Фразы сами собой теряются. Чур меня чур от подобных типов. Елизавета правильно сделала, что выгнала его в шею. У него тайна есть какая-то. Мучит женщин на расстоянии. Причём бабы понимают, насколько он гнусный, жестокий, отвратительный тип, но в груди странно горит, и дыхание успокоить не получается. Бывшая жена даже квартиру по глупости в браке купила. И документы как следует не оформила. Всё теперь пополам. Ничего же не докажешь. Демон, не иначе. И я её понимаю. Прям кожей чувствую.
— Даниил Александрович, — нельзя смотреть ему в глаза, надо куда-то между или выше, — я с большим удовольствием уйду, когда вы подпишете бумаги. Это просто. — Он приостанавливает свою деятельность и смотрит на меня с нескрываемым высокомерием, как на дурочку, а я продолжаю: — Очень просто, если вы, конечно, умеете писать. Если нет, то поставьте крестик, я покажу, где именно.
Дикарь прищуривается. Мрачнеет. Выходит из себя. На кой чёрт я это сказала? Не сдержалась, не могу. Он меня просто бесит! И теперь если забросит на сосну, то я буду сама виновата. И не смогу слезть, останусь сидеть, пока зима не закончится.
— Неужели, Даниил Александрович, вы не понимаете, что, не отдавая Елизавете квартиру, поступаете некрасиво? Девушка на последние деньги купила жилплощадь, доверяла вам настолько, что не потребовала отказ от доли, но вы ей изменили с её лучшей подругой. И теперь не хотите отдать то, что по праву принадлежит ей? Одумайтесь, Михайлов!
Мне ли не знать, как коварны бывают мужчины.
Дикарь резко бросает сено. Останавливается, смотрит исподлобья. Наши глаза встречаются. Я вообще уже не помню, как дышать. Столбенею. Всё тело загорается непонятным жаром. Может, это температура? Может, я воспаление лёгких заработала, пока по лесу ползла?
Но обдумать причину слабости я не успеваю. Дикарь зло ухмыляется. Видно, что злится. Его явно выводят из себя мои слова. Он делает резкий рывок, зажимая меня между обитой досками стеной и ограждением. Шокирует. Пугает. Парализует.
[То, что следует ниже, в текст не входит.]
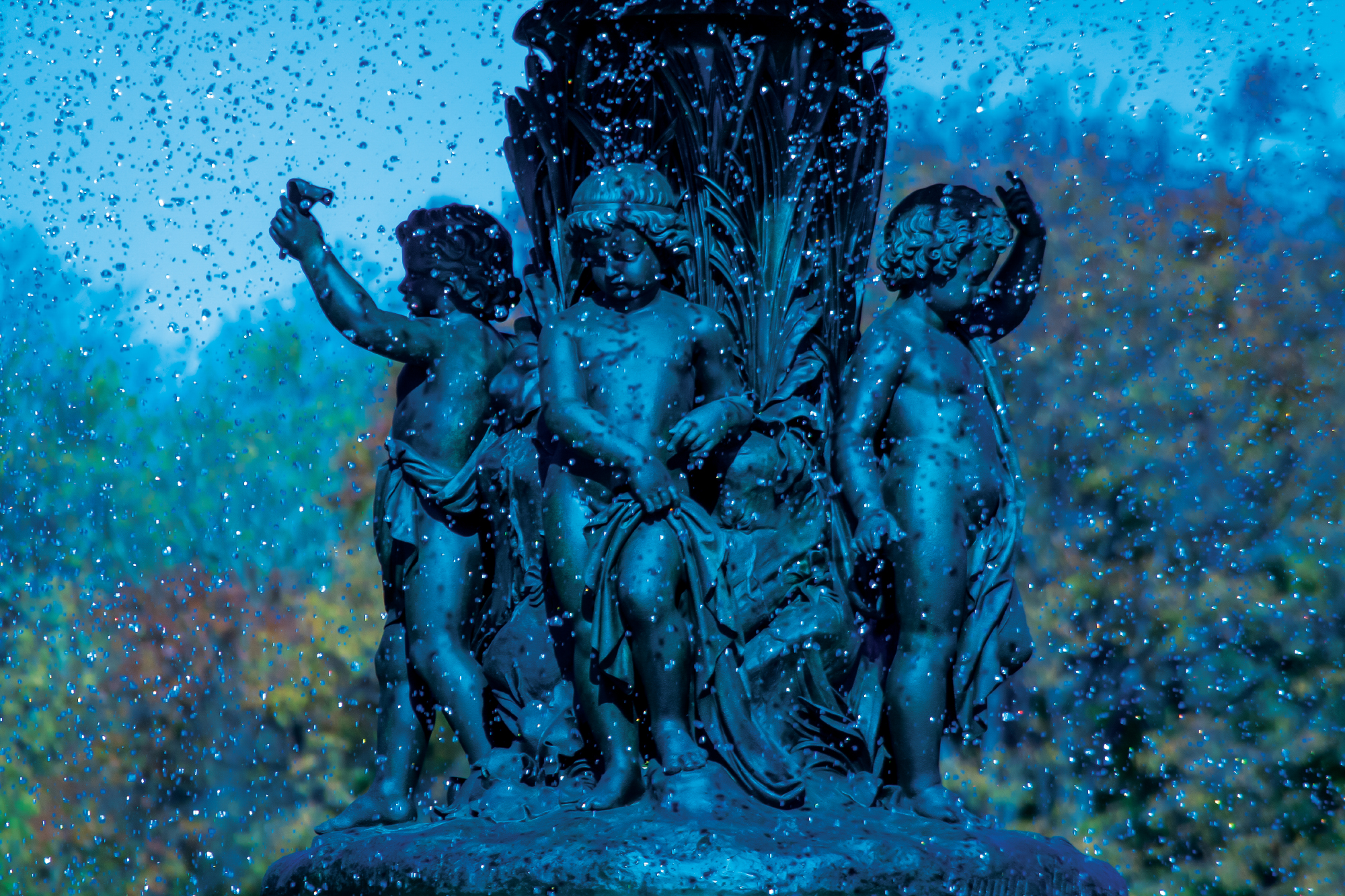Blue tinted photograph of cherub babies from Bethesda fountain in central park. Taken in the fall in Manhattan, New York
И, не дав сориентироваться, кладет руку на шею, заставляя задрать подбородок и трястись, как заяц в лапах волка.
— Ай, что вы делаете?! Что?! Нет!
Он не просто держит, он водит по шее пальцами, словно проверяет эластичность шкуры новой кобылы. Дикарь пугает своей силой. Он доводит меня до белого каления. Зачем я сюда притащилась?
Дура! А если задушит? Он дикий. Бешеный. Больной! Впадаю в истерику!
— Пустите!
— Это она тебе сказала? Моя жена? Так, по-твоему, всё было?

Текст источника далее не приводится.